[Written request] According to the OWL 2 passage below, which four sets of properties must be mutually disjoint in an OWL 2 DL ontology?

[Given passage]
··········
The OWL 2 Web Ontology Language (OWL 2) is an ontology language for the Semantic Web with formally defined meaning. OWL 2 ontologies provide classes, properties, individuals, and data values and are stored as Semantic Web documents. OWL 2 ontologies can be used along with information written in RDF, and OWL 2 ontologies themselves are primarily exchanged as RDF documents.

In an OWL 2 DL ontology, as in OWL 1, the sets of object properties, datatype properties, annotation properties and ontology properties must be mutually disjoint. In other words, no IRI I is declared in Ax (set of axioms in ontology) as being of more than one type of property; that is, no I is declared in Ax to be both object and data, object and annotation, or data and annotation property. Hence, dc:creator cannot be at the same time a datatype property and an annotation property.

In OWL2 DL a resource cannot be a class, property, or instance at the same time - they may share the same name (this is called “punning”) but will always be treated as distinct things by the underlying logic. With punning, an IRI may denote different entity-types (e.g. both an individual and a class) at the same time. For instance, in OWL 2 it is possible to use the same IRI as a name for both a class and an individual, but with the understanding that the class and the individual are two different views on the same IRI, i.e. they are interpreted semantically as if they were distinct.
··········
[Listing]
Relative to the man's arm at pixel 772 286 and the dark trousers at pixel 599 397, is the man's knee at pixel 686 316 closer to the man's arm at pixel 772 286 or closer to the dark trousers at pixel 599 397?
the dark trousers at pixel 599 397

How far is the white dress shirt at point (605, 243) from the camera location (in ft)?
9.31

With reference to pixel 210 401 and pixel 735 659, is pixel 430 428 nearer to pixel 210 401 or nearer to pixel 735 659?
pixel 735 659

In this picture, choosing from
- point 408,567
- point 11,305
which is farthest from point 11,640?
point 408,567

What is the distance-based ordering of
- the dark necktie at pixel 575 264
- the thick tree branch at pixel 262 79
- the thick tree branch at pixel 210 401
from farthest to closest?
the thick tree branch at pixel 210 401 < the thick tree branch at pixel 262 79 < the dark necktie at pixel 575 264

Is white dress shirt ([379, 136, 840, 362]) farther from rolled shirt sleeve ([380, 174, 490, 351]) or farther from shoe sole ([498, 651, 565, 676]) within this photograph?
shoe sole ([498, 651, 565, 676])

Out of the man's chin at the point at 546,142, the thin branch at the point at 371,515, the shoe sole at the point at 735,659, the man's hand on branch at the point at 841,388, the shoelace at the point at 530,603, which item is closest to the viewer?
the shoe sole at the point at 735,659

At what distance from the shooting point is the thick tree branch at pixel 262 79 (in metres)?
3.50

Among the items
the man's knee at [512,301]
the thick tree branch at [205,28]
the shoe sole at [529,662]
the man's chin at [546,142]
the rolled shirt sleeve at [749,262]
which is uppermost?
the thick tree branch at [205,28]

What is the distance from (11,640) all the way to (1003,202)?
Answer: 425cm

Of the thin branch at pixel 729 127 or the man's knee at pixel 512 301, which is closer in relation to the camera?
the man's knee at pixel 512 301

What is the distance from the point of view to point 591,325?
··········
[Written answer] Object properties, datatype properties, annotation properties, and ontology properties.